Abgesehen vom hervorgehobenen Wort „zurück“ und der ausserordentlich gepflegten Umschreibung einer polizeilichen Gewaltanwendung erscheinen die SVG-Schuldsprüche nicht gerade zwingend. Die Kollegin hatte nämlich – leider offenbar nicht von Anfang an – geltend gemacht, ihr Vater sei gefahren. Das hat ihr aber keine Instanz abgenommen, wahrscheinlich auch deshalb nicht, weil sie einschlägig vorbelastet war.
Die bestätigten Erwägungen der Vorinstanz zeigen, dass die Verurteilung aber weitgehend auf Hörensagen basiert.
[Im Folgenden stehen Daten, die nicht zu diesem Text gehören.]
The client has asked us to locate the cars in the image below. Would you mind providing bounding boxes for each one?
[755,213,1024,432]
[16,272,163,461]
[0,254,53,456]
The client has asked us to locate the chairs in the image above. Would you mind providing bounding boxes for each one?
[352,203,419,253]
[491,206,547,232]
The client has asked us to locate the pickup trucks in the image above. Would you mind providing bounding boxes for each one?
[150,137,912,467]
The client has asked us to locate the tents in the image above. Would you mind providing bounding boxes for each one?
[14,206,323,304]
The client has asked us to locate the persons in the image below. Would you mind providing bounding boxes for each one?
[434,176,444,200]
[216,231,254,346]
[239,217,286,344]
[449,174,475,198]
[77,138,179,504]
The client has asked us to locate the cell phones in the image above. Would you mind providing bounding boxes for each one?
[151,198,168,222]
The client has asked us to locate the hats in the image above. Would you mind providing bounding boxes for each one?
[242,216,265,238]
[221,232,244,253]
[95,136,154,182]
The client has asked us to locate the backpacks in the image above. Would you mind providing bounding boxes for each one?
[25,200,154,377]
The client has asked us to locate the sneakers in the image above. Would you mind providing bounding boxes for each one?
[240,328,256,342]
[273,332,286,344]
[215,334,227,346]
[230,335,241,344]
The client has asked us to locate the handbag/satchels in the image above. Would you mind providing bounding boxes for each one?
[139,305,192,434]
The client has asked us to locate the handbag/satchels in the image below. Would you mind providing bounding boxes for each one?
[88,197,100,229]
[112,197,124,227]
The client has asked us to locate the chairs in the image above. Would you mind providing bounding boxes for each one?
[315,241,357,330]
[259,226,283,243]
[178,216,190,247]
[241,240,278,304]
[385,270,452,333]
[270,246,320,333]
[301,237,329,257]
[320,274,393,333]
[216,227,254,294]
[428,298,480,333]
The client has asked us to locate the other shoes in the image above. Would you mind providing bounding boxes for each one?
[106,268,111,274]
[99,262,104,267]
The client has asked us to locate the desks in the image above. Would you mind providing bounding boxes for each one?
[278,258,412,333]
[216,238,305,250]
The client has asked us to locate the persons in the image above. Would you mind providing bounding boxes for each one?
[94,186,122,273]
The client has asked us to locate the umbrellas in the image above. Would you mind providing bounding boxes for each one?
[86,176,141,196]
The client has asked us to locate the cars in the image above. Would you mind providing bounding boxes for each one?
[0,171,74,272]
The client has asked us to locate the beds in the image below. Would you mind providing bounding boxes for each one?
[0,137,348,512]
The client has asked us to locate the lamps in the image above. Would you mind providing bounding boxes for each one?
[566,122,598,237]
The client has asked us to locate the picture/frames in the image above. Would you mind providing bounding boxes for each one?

X. soll sich gegenüber den Polizisten selbst belastet haben. Ob sie vor ihrer Selbstbelastung belehrt wurde, ist dem Entscheid des Bundesgerichts nicht zu entnehmen:
Die Vorinstanz erwägt, die Polizisten B. und C. hätten ausgesagt, sie seien gerade dabei gewesen, eine Ordnungsbusse auszustellen, als die Beschwerdeführerin hinzugekommen sei. Beide hätten die Äusserungen der Beschwerdeführerin am Tatort so verstanden, dass sie das Fahrzeug soeben (selber) dort abgestellt habe und es sogleich wegfahren werde. Es sei schlechterdings unverständlich, dass die Beschwerdeführerin, die als Anwältin tätig sei und bereits ein Verfahren wegen Fahrens in angetrunkenem Zustand hinter sich habe, nicht spätestens nach der Anordnung des Atemalkoholtests mit aller Klarheit zum Ausdruck gebracht habe, nicht sie, sondern ihr Vater sei gefahren. Es sei offensichtlich, dass eine beschuldigte Person, die gar nicht gefahren sei, als Erstes und mit aller Bestimmtheit genau dies vorbringen würde. Hätte die Beschwerdeführerin bereits dann gesagt, dass ihr Vater gefahren sei, hätte sich der Alkoholtest erübrigt. Stattdessen habe die Beschwerdeführerin versucht, sich der Kontrolle durch Flucht zu entziehen. Dieses Verhalten deute darauf hin, dass die Aussagen, wonach ihr Vater das Fahrzeug gelenkt habe, nachträglich abgesprochen worden seien und nicht den Tatsachen entsprächen. Diese Schlussfolgerung werde auch durch die Aussagen des Polizisten D. gestützt. Nachdem die Beschwerdeführerin eingeholt und zu Boden geführt worden sei, sei Verstärkung eingetroffen. Die Beschwerdeführerin sei auf eine Bank gesetzt worden. Während dieser Phase sei sie vom neu hinzugekommenen Polizisten D. betreut worden. Auch diesem gegenüber habe sie gesagt, sie habe nur kurz das Auto parkiert, um die Hunde bei den Eltern abzuholen. Jedenfalls habe auch D. die Beschwerdeführerin so verstanden, dass sie das Fahrzeug gelenkt hatte. Schliesslich habe sich selbst die Mutter der Beschwerdeführerin, welche durch den Lärm auf das Geschehen aufmerksam geworden sei, noch während der Kontrolle gegenüber den Polizisten dahingehend geäussert, dass sie den Alkoholkonsum ihrer Tochter als Grund für die Kontrolle vermute (E. 1.2).
Die Zeugen haben sich übrigens nicht abgesprochen:
Hingegen kann allein aus der Tatsache, dass die Einvernahmen der Polizisten erst einige Monate nach dem Vorfall stattfanden, nicht abgeleitet werden, dass deren Aussagen falsch sind. Daran ändert auch nichts, dass einer der Polizisten angab, vor der Einvernahme den Polizeirapport nochmals konsultiert zu haben. Schliesslich liegen keine konkreten Anzeichen vor, welche auf eine Absprache zwischen den Polizisten hindeuten würden. Allein der Umstand, dass diese inhaltlich übereinstimmende Aussagen machten, lässt einen solchen Schluss ebenfalls nicht zu (E. 1.4).
Dass Polizisten in Aussageverhalten vor Gericht ausgebildet werden, wurde offenbar nicht geltend gemacht.